◆ **PROBLEM TO WORK ON**
Substitute "murky brown water" for "muddy brown water" throughout the items below, and write them out again with everything else left as it is.

Recorded data
--

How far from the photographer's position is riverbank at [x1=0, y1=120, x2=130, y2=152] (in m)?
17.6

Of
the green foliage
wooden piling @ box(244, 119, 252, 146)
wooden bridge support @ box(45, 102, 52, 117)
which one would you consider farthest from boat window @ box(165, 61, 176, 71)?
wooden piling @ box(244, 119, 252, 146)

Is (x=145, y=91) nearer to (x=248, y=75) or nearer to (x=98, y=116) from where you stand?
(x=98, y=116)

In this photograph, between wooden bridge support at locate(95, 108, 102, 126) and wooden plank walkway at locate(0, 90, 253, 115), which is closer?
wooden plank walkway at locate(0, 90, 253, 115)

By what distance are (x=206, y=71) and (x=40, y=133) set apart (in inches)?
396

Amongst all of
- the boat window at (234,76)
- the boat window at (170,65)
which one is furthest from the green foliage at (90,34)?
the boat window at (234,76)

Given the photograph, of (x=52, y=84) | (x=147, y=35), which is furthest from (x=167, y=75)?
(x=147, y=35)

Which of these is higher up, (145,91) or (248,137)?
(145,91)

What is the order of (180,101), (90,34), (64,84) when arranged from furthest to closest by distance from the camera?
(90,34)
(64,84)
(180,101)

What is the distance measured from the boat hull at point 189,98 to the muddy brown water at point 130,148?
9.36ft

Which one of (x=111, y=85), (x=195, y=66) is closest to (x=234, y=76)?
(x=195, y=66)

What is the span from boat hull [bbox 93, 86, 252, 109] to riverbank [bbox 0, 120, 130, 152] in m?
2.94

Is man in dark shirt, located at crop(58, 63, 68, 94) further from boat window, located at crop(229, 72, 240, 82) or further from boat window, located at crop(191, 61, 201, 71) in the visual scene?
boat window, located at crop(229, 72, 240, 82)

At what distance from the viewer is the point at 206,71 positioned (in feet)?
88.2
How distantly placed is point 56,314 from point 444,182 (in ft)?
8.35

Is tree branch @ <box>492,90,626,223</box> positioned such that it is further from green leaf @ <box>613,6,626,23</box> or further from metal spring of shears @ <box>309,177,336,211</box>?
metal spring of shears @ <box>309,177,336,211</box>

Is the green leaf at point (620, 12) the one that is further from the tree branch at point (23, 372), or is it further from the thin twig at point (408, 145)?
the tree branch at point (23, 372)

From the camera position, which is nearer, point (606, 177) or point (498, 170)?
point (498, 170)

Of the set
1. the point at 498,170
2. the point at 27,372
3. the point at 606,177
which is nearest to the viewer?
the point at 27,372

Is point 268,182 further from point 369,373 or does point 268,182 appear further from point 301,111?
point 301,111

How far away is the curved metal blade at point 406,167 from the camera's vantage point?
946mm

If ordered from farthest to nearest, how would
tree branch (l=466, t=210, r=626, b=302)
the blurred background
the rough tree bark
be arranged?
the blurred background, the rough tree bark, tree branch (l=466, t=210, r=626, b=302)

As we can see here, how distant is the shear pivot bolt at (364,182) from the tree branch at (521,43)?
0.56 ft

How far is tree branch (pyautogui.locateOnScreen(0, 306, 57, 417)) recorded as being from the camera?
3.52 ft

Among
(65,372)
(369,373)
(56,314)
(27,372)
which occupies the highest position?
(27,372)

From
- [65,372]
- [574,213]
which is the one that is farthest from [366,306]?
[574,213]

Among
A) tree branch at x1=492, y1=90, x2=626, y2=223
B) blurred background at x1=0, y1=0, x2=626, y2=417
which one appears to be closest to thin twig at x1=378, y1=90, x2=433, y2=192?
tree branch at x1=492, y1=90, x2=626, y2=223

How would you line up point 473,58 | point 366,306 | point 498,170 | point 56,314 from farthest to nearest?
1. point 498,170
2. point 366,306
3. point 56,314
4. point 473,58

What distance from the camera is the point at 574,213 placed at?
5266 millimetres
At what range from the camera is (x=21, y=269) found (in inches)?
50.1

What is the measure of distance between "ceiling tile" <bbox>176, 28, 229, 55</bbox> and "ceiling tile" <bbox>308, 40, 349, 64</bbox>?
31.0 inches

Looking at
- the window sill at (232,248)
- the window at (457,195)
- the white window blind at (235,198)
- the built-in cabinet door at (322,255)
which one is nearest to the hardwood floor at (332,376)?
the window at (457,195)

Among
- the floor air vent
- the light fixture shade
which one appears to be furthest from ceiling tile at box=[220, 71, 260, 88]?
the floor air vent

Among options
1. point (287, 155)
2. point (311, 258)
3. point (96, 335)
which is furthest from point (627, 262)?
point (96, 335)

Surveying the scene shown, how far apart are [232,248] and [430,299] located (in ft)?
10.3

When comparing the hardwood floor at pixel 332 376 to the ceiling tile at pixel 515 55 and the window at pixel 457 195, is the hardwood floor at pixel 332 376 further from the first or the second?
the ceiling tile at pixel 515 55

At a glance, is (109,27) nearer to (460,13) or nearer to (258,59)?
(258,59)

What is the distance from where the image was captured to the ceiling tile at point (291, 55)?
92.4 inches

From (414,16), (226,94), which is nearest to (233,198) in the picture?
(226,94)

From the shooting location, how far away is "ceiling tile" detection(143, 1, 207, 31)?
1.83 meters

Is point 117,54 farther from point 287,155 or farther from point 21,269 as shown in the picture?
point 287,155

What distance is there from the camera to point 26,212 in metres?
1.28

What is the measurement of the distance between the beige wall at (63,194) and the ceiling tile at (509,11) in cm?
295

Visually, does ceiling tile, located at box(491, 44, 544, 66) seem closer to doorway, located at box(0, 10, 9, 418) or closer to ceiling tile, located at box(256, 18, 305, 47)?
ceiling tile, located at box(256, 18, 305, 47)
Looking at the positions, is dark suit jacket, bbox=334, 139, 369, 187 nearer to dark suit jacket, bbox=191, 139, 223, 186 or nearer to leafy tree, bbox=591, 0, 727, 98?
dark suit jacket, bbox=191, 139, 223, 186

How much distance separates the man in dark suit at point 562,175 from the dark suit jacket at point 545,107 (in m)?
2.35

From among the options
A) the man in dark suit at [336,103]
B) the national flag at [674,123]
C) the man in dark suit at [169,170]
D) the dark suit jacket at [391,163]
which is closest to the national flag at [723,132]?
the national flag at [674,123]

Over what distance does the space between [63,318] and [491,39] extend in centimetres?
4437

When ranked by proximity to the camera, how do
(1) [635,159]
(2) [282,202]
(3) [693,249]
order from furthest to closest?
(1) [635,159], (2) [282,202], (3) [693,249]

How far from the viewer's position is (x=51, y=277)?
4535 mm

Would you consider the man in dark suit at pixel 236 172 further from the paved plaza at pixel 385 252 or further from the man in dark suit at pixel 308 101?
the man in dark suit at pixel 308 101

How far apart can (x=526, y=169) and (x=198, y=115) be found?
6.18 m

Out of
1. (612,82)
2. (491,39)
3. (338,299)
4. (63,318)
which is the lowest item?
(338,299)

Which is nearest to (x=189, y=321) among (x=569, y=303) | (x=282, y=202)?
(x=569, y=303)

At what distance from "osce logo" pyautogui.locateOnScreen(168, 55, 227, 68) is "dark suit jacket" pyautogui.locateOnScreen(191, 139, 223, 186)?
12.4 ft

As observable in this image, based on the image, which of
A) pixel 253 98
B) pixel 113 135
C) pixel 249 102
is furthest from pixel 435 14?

--

◆ **FULL RESPONSE**
How far from the photographer's position is riverbank at [x1=0, y1=120, x2=130, y2=152] (in m)?
17.6

Of
the green foliage
wooden piling @ box(244, 119, 252, 146)
wooden bridge support @ box(45, 102, 52, 117)
which one would you consider farthest from boat window @ box(165, 61, 176, 71)?
wooden piling @ box(244, 119, 252, 146)

Is (x=145, y=91) nearer to (x=248, y=75) or nearer to (x=98, y=116) from where you stand?
(x=98, y=116)

In this photograph, between wooden bridge support at locate(95, 108, 102, 126) and wooden plank walkway at locate(0, 90, 253, 115), which is closer?
wooden plank walkway at locate(0, 90, 253, 115)

By what distance are (x=206, y=71) and (x=40, y=133) set apart (in inches)?
396

Amongst all of
- the boat window at (234,76)
- the boat window at (170,65)
which one is furthest from the green foliage at (90,34)?
the boat window at (234,76)

Given the photograph, of (x=52, y=84) | (x=147, y=35), which is furthest from (x=167, y=75)?
(x=147, y=35)

Which of these is higher up, (145,91) or (248,137)?
(145,91)

What is the order of (180,101), (90,34), (64,84) when arranged from furthest to closest by distance from the camera?
(90,34)
(64,84)
(180,101)

What is the distance measured from the boat hull at point 189,98 to the murky brown water at point 130,148?
9.36ft

Which one of (x=111, y=85), (x=195, y=66) is closest to (x=234, y=76)?
(x=195, y=66)

What is the span from boat hull [bbox 93, 86, 252, 109] to riverbank [bbox 0, 120, 130, 152] in m?
2.94

Is man in dark shirt, located at crop(58, 63, 68, 94) further from boat window, located at crop(229, 72, 240, 82) or further from boat window, located at crop(191, 61, 201, 71) in the visual scene?
boat window, located at crop(229, 72, 240, 82)

At what distance from the viewer is the point at 206,71 positioned (in feet)?
88.2
How distantly placed is point 56,314 from point 444,182 (in ft)?
8.35

Is tree branch @ <box>492,90,626,223</box> positioned such that it is further from green leaf @ <box>613,6,626,23</box> or further from metal spring of shears @ <box>309,177,336,211</box>?
metal spring of shears @ <box>309,177,336,211</box>

Is the green leaf at point (620, 12) the one that is further from the tree branch at point (23, 372), or is it further from the thin twig at point (408, 145)?
the tree branch at point (23, 372)

From the camera position, which is nearer, point (606, 177) or point (498, 170)?
point (498, 170)

Of the set
1. the point at 498,170
2. the point at 27,372
3. the point at 606,177
which is nearest to the viewer?
the point at 27,372

Is point 268,182 further from point 369,373 or does point 268,182 appear further from point 301,111?
point 301,111

How far away is the curved metal blade at point 406,167 from the camera's vantage point?
946mm

If ordered from farthest to nearest, how would
tree branch (l=466, t=210, r=626, b=302)
the blurred background
the rough tree bark
be arranged?
the blurred background, the rough tree bark, tree branch (l=466, t=210, r=626, b=302)

As we can see here, how distant is the shear pivot bolt at (364,182) from the tree branch at (521,43)?
0.56 ft

How far is tree branch (pyautogui.locateOnScreen(0, 306, 57, 417)) recorded as being from the camera?
3.52 ft

Among
(65,372)
(369,373)
(56,314)
(27,372)
which occupies the highest position?
(27,372)

From
- [65,372]
- [574,213]
which is the one that is farthest from [366,306]?
[574,213]

Among
A) tree branch at x1=492, y1=90, x2=626, y2=223
B) blurred background at x1=0, y1=0, x2=626, y2=417
which one appears to be closest to thin twig at x1=378, y1=90, x2=433, y2=192?
tree branch at x1=492, y1=90, x2=626, y2=223

How would you line up point 473,58 | point 366,306 | point 498,170 | point 56,314 from farthest to nearest?
1. point 498,170
2. point 366,306
3. point 56,314
4. point 473,58

What distance from the camera is the point at 574,213 placed at?
5266 millimetres
At what range from the camera is (x=21, y=269) found (in inches)?
50.1

What is the measure of distance between "ceiling tile" <bbox>176, 28, 229, 55</bbox> and "ceiling tile" <bbox>308, 40, 349, 64</bbox>?
31.0 inches

Looking at
- the window sill at (232,248)
- the window at (457,195)
- the white window blind at (235,198)
- the built-in cabinet door at (322,255)
which one is nearest to the hardwood floor at (332,376)?
the window at (457,195)

Among
- the floor air vent
- the light fixture shade
which one appears to be furthest from ceiling tile at box=[220, 71, 260, 88]?
the floor air vent

Among options
1. point (287, 155)
2. point (311, 258)
3. point (96, 335)
which is furthest from point (627, 262)?
point (96, 335)

Surveying the scene shown, how far apart are [232,248] and [430,299] located (in ft)?
10.3

When comparing the hardwood floor at pixel 332 376 to the ceiling tile at pixel 515 55 and the window at pixel 457 195, is the hardwood floor at pixel 332 376 further from the first or the second?
the ceiling tile at pixel 515 55

At a glance, is (109,27) nearer to (460,13) or nearer to (258,59)?
(258,59)

What is the distance from where the image was captured to the ceiling tile at point (291, 55)?
92.4 inches

From (414,16), (226,94), which is nearest to (233,198) in the picture?
(226,94)

From the shooting location, how far away is "ceiling tile" detection(143, 1, 207, 31)?
1.83 meters

Is point 117,54 farther from point 287,155 or farther from point 21,269 as shown in the picture?
point 287,155

What distance is there from the camera to point 26,212 in metres?
1.28

What is the measurement of the distance between the beige wall at (63,194) and the ceiling tile at (509,11) in cm?
295

Visually, does ceiling tile, located at box(491, 44, 544, 66) seem closer to doorway, located at box(0, 10, 9, 418) or closer to ceiling tile, located at box(256, 18, 305, 47)?
ceiling tile, located at box(256, 18, 305, 47)
Looking at the positions, is dark suit jacket, bbox=334, 139, 369, 187 nearer to dark suit jacket, bbox=191, 139, 223, 186 or nearer to leafy tree, bbox=591, 0, 727, 98?
dark suit jacket, bbox=191, 139, 223, 186

How much distance separates the man in dark suit at point 562,175 from the dark suit jacket at point 545,107 (in m)?
2.35

From among the options
A) the man in dark suit at [336,103]
B) the national flag at [674,123]
C) the man in dark suit at [169,170]
D) the dark suit jacket at [391,163]
which is closest to the national flag at [723,132]?
the national flag at [674,123]

Over what distance does the space between [63,318] and [491,39] extend in centimetres?
4437

When ranked by proximity to the camera, how do
(1) [635,159]
(2) [282,202]
(3) [693,249]
order from furthest to closest?
(1) [635,159], (2) [282,202], (3) [693,249]

How far from the viewer's position is (x=51, y=277)?
4535 mm

Would you consider the man in dark suit at pixel 236 172 further from the paved plaza at pixel 385 252 or further from the man in dark suit at pixel 308 101?
the man in dark suit at pixel 308 101

How far apart can (x=526, y=169) and (x=198, y=115) be found?
6.18 m

Out of
1. (612,82)
2. (491,39)
3. (338,299)
4. (63,318)
which is the lowest item?
(338,299)

Which is nearest to (x=189, y=321) among (x=569, y=303) | (x=282, y=202)?
(x=569, y=303)

At what distance from "osce logo" pyautogui.locateOnScreen(168, 55, 227, 68) is "dark suit jacket" pyautogui.locateOnScreen(191, 139, 223, 186)?
12.4 ft

As observable in this image, based on the image, which of
A) pixel 253 98
B) pixel 113 135
C) pixel 249 102
is furthest from pixel 435 14?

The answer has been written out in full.